Pitching To A Short-Sided Pin
Photo illustration by John Ritter
Earlier this year I was struggling with my consistency on short shots around the green like you see me hitting here. My contact wasn't great. Then one day at the Farmers Insurance Open, my coach, Sean Foley, was demo-ing the right way to hit them. He has some tattoos on the inside of his right forearm, and I noticed how they stayed skyward as he swung through the grass. One thing I was doing wrong was rolling my right forearm over too much and shutting the clubface. This was making my contact unpredictable. So when it was time to hit these shots during the tournament, I kept picturing Sean's tattoos in my mind trying to feel like I was keeping an imaginary tattoo on my right forearm facing up.
One thing I really liked about that imagery was it helped me keep the clubface open and take advantage of the bounce of the sole on my wedge. Wedge shots are a lot easier if you let the club slide along the grass on a shallow angle, rather than chopping down on the ball. The tattoo trick made my swing a little shallower, and I could be a bit more aggressive because I knew contact with the ball was going to be clean.
"The last thing you want to do is chop down on the ball."

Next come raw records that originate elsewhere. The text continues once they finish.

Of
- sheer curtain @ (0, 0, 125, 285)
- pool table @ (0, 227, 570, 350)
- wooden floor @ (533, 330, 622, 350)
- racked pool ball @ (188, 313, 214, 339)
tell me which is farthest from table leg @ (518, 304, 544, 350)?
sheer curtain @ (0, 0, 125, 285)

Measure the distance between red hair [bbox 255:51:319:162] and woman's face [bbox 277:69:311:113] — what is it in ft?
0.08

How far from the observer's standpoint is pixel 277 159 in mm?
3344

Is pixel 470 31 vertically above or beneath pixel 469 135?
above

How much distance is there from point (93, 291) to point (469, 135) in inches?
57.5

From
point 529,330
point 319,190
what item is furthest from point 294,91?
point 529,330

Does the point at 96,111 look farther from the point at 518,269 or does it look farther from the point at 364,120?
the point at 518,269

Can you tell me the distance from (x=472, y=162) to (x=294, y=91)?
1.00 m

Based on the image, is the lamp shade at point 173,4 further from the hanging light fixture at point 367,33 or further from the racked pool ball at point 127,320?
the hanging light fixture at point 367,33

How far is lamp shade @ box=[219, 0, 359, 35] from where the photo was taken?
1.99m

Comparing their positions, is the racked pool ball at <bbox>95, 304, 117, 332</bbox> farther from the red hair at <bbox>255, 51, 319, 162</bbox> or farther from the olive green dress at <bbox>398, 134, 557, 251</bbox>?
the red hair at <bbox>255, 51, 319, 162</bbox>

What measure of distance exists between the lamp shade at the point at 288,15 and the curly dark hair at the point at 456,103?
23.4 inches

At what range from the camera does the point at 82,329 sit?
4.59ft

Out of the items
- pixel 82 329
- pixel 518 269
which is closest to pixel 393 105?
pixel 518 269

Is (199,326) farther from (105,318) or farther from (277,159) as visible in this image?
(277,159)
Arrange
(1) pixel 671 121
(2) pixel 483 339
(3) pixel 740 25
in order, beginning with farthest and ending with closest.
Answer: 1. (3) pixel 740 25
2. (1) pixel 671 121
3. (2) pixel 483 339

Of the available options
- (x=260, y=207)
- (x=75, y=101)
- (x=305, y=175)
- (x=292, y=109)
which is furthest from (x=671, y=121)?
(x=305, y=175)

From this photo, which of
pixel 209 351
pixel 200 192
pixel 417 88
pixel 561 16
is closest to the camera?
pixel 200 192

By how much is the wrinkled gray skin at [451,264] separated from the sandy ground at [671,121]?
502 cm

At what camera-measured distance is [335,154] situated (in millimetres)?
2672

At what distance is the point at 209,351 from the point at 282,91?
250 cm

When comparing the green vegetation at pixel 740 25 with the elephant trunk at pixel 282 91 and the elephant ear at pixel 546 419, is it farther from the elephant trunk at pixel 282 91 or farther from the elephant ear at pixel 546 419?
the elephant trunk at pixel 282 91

Back to this short-sided shot I had at Torrey. When the pin is close to the edge of the green you're playing from and you've got a little cushion of grass, try to put some zip on the ball to make it stop quickly once it lands. By holding off the rotation of my right arm, I can add some real speed to my swing. The added loft from the open clubface and the extra spin it puts on the ball makes it easier to get it close to the hole. You still need your hands involved with a feel shot like this, but you want them synced with the rotation of your body as you turn toward the target. If you keep those tattoos skyward, you'll make better contact and have a real chance at getting up and down. —With Ashley Mayo
Justin Rose ranks 11th on the PGA Tour in strokes gained/around the green.